L’âge des présidents révèle également, et de manière encore plus pressante, le problème du clivage générationnel qui traverse la société française, dont le sociologue et économiste Louis Chauvel rappelle qu’il fait l’objet d’un déni total de la part de la classe politique. Dans une période caractérisée par une distance très importante de la jeunesse à l’égard de la politique, l’écart d’âge avec le président peut accentuer le sentiment que le pouvoir se préoccupe davantage des anciennes générations que de celles à venir, et que les réformes menées tendront à préserver les avantages acquis par les baby-boomers – qui, eux, votent – plutôt que de faire une place aux jeunes générations – largement abstentionnistes.
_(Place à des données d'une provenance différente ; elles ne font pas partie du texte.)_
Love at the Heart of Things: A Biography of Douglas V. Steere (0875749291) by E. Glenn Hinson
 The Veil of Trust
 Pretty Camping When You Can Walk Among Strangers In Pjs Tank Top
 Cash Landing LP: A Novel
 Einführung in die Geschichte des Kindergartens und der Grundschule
Un président âgé, élu par un électorat vieillissant, symbole d’une oligarchie à bout de souffle : voilà le reproche que les adversaires d’Alain Juppé ne manqueront pas de lui asséner. Et de convoquer le souvenir catastrophique de Jacques Chirac participant à une émission de télévision quelques semaines avant le référendum de 2005, lors de laquelle le président avait paru déconnecté des préoccupations des jeunes qui lui faisaient part de leur angoisse de l’avenir, lui qui n’avait pas connu le spectre du chômage de masse au moment de son entrée sur le marché du travail à la fin des années cinquante.

Ces considérations sur l’âge du capitaine doivent cependant être tempérées. Après tout, Nicolas Sarkozy et François Hollande, élus au début de leur cinquantaine, n’ont pas pour autant accordé davantage d’attention à la jeunesse. On se souvient que le président en exercice l’avait décrétée priorité de son quinquennat en 2012, sans que cela n’ait de conséquences durant son mandat. À l’inverse, François Mitterrand, déjà âgé lors de son élection en 1981, très largement réélu pour un second mandat en 1988 à l’âge de 72 ans grâce aux suffrages de la « génération » qui portait son nom, jouissait d’une popularité immense dans cet électorat. L’étude des attentes des primo-votants effectuée par Anne Muxel dans l’enquête électorale 2017 du CEVIPOF révèle que c’est moins la volonté de s’identifier à un président jeune qui leur importe, que le rêve d’une transformation profonde de la société, d’un engagement réel du président à réaliser ce qu’il a promis, et la recherche de nouvelles figures d’incarnation, alors que la politique paraît confisquée par une caste qui ne se renouvelle pas. Le paradoxe d’Alain Juppé, qui a pourtant occupé tous les mandats depuis quarante ans, est qu’il apparaît comme un personnage relativement neuf pour les jeunes générations au sein desquelles presque 30 % des sondés se disent prêts à porter leur suffrage sur son nom.